> **INSTRUCTION**: Put the lines of the records below into a numbered list, leaving out any blank lines and omitting the pictures.
-----
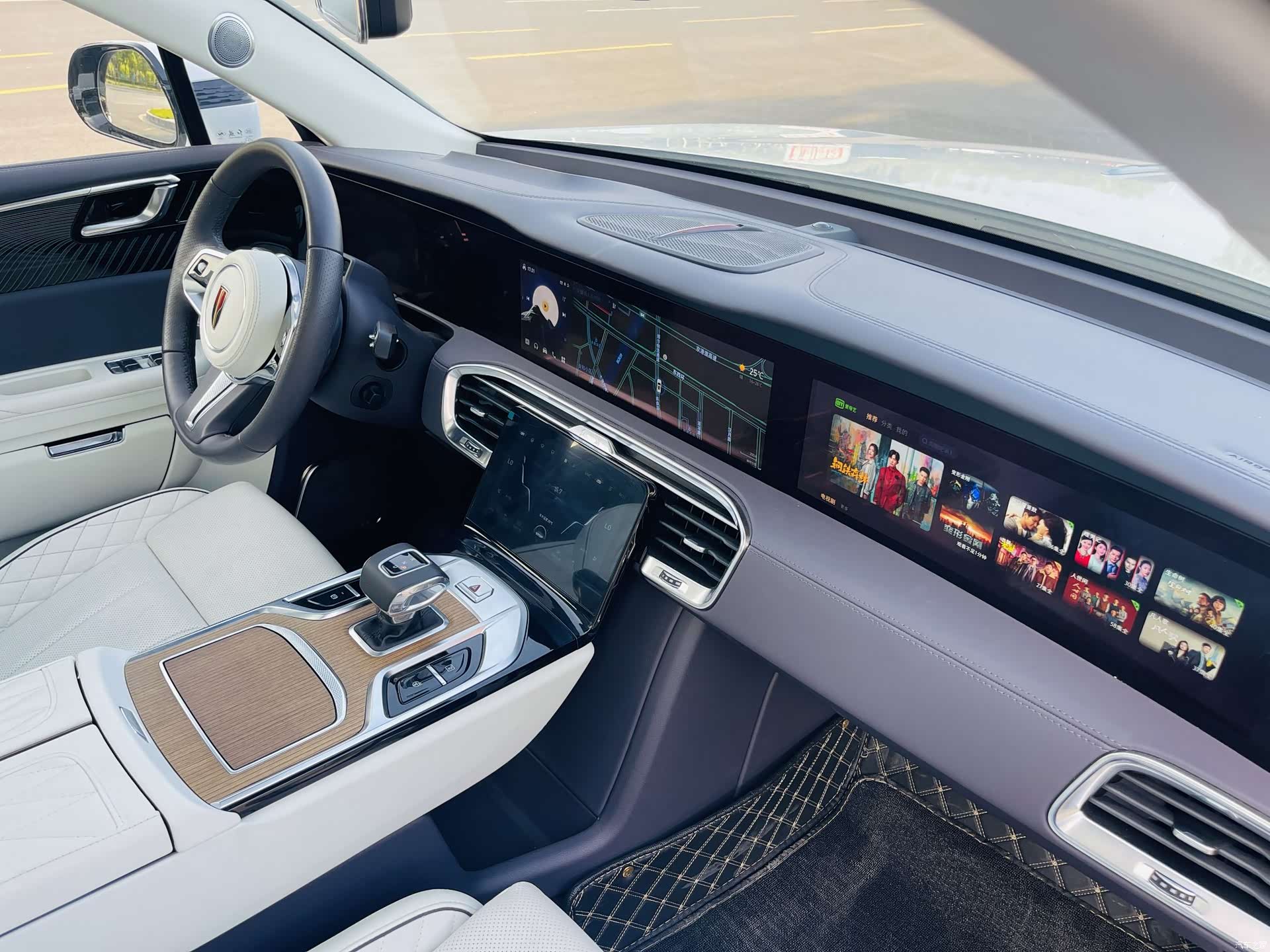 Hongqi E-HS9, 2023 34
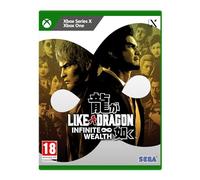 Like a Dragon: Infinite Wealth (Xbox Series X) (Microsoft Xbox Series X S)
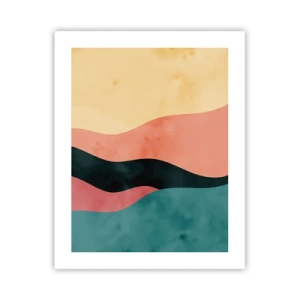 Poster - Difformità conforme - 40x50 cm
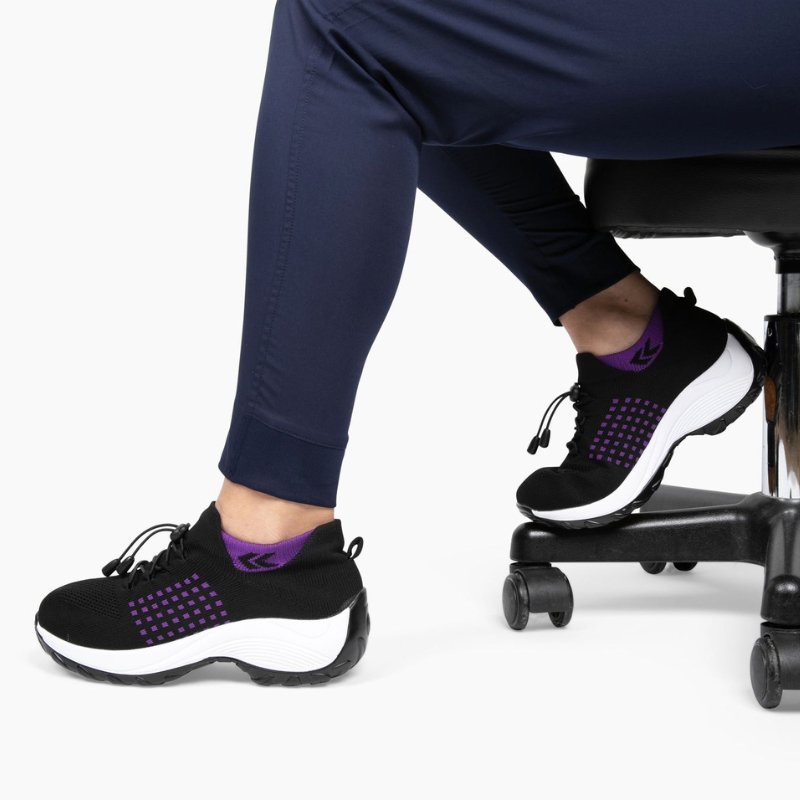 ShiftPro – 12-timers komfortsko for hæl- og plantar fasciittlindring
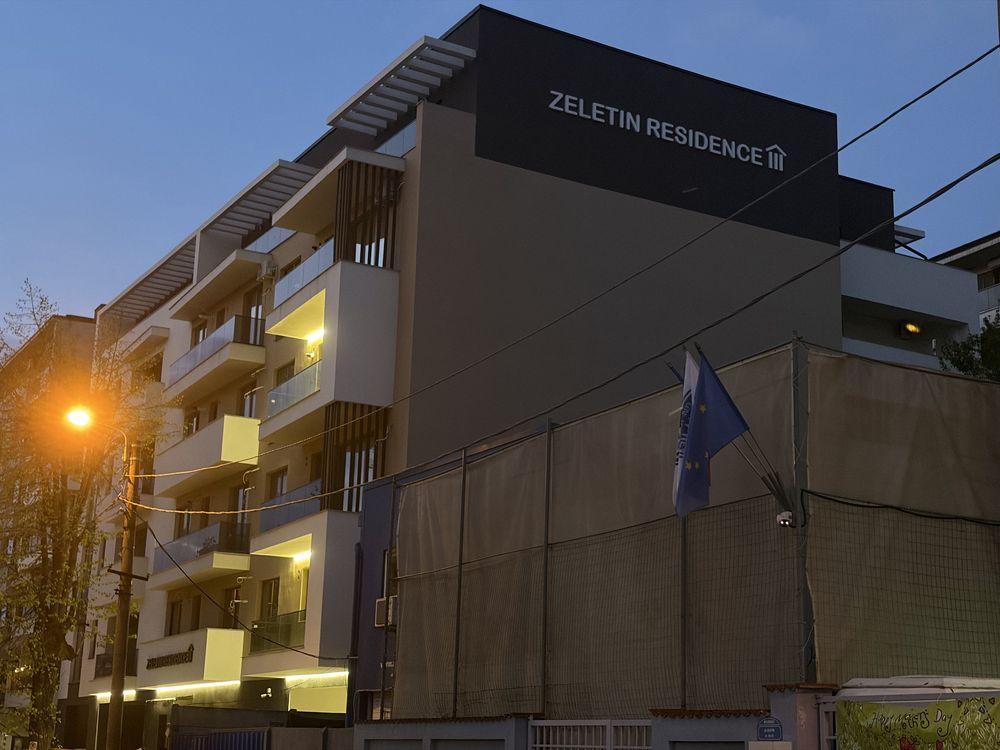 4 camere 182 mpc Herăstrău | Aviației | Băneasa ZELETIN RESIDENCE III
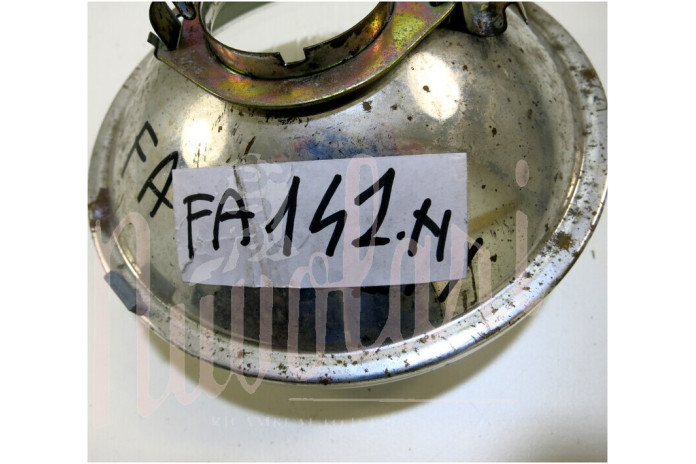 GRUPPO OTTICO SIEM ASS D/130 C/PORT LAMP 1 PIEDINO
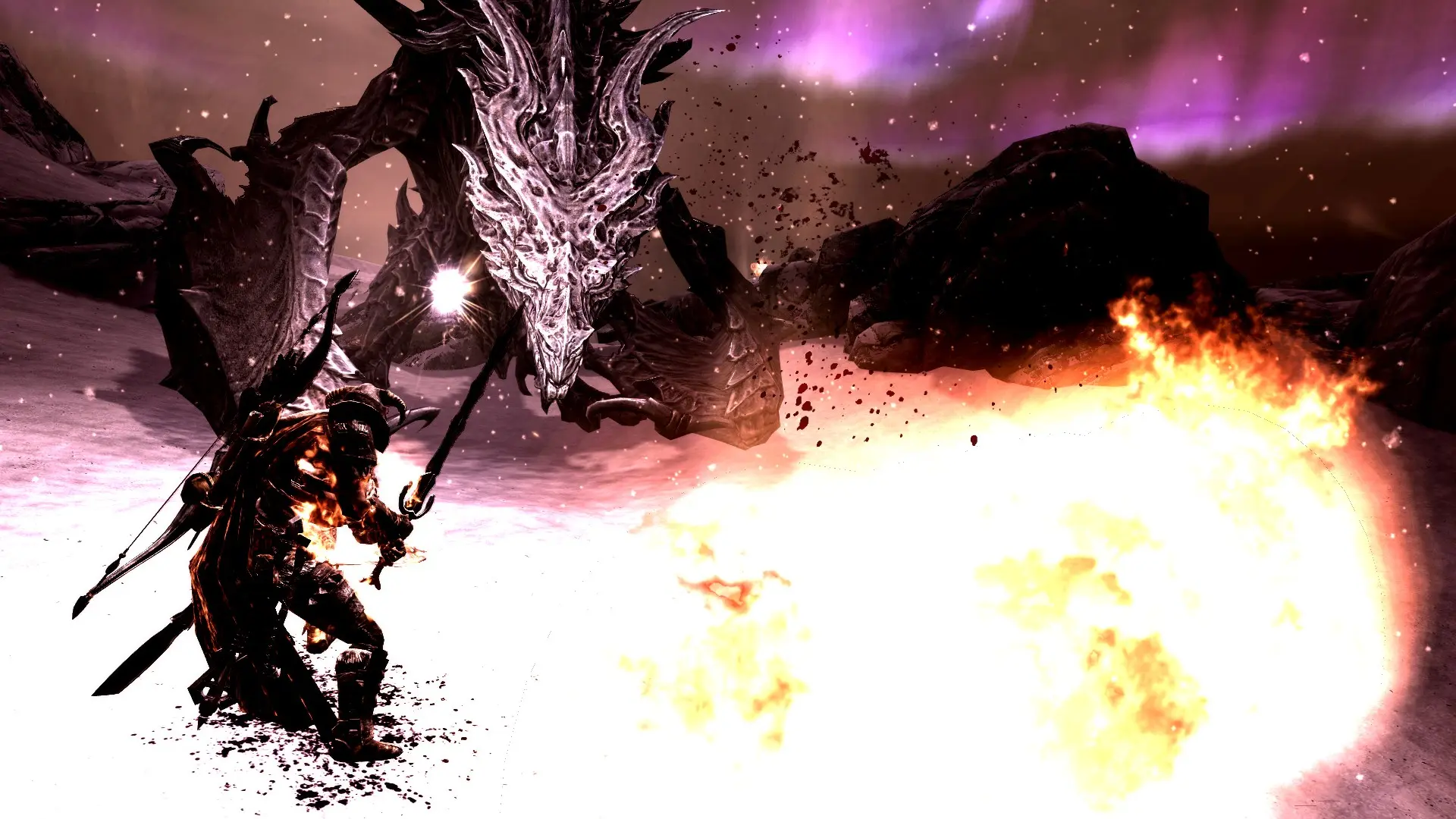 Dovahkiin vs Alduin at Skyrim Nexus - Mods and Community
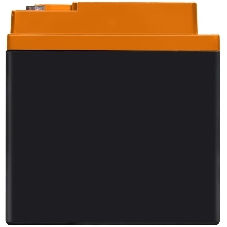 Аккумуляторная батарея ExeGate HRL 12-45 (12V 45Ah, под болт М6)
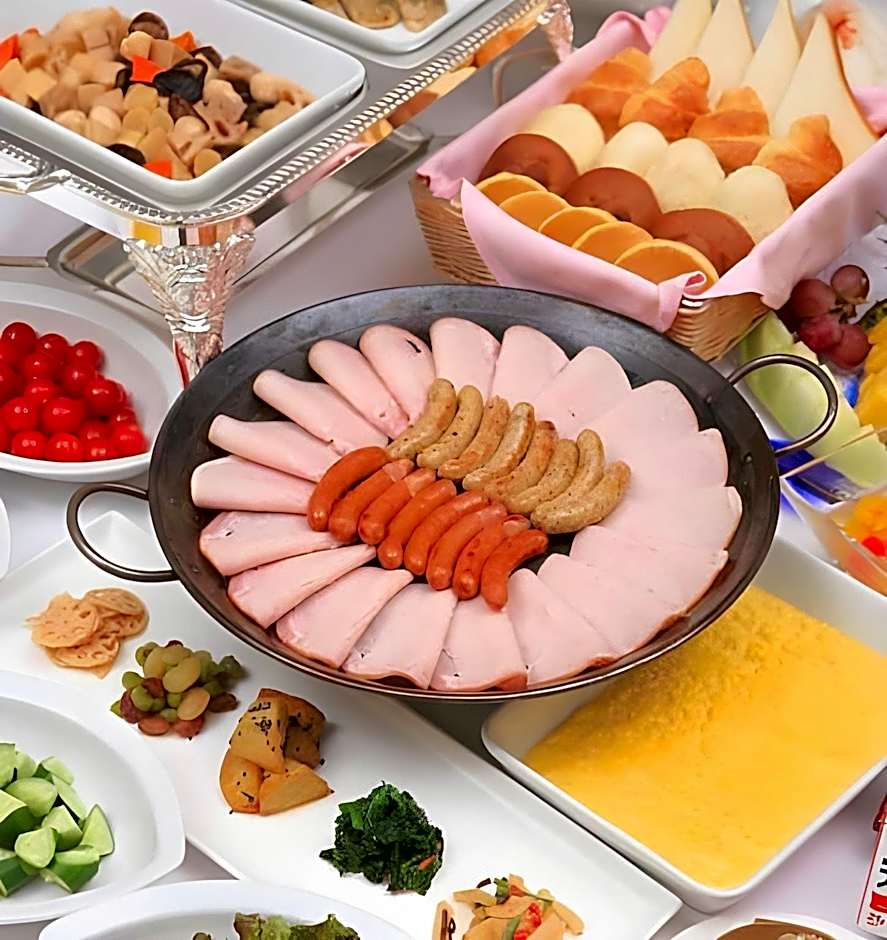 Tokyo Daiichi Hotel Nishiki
-----
> **FINISHED EXERCISE**:
1.  Hongqi E-HS9, 2023 34
2.  Like a Dragon: Infinite Wealth (Xbox Series X) (Microsoft Xbox Series X S)
3.  Poster - Difformità conforme - 40x50 cm
4.  ShiftPro – 12-timers komfortsko for hæl- og plantar fasciittlindring
5.  4 camere 182 mpc Herăstrău | Aviației | Băneasa ZELETIN RESIDENCE III
6.  GRUPPO OTTICO SIEM ASS D/130 C/PORT LAMP 1 PIEDINO
7.  Dovahkiin vs Alduin at Skyrim Nexus - Mods and Community
8.  Аккумуляторная батарея ExeGate HRL 12-45 (12V 45Ah, под болт М6)
9.  Tokyo Daiichi Hotel Nishiki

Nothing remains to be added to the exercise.